▸ DIRECTIVE
Copy the data below word for word, leaving out the pictures.

▸ RECORDS
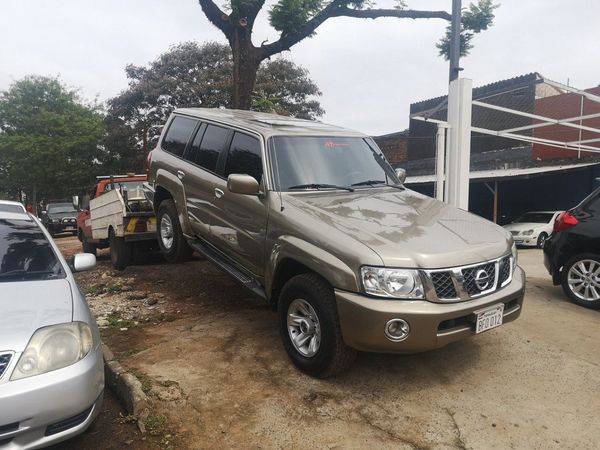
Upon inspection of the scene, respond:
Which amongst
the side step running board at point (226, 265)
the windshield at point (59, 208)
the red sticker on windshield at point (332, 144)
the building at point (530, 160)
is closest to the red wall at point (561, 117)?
the building at point (530, 160)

▸ OUTPUT OF THE TASK
Upon inspection of the scene, respond:
Which amongst
the side step running board at point (226, 265)
the windshield at point (59, 208)
the red sticker on windshield at point (332, 144)
the building at point (530, 160)
is closest to the red wall at point (561, 117)?
the building at point (530, 160)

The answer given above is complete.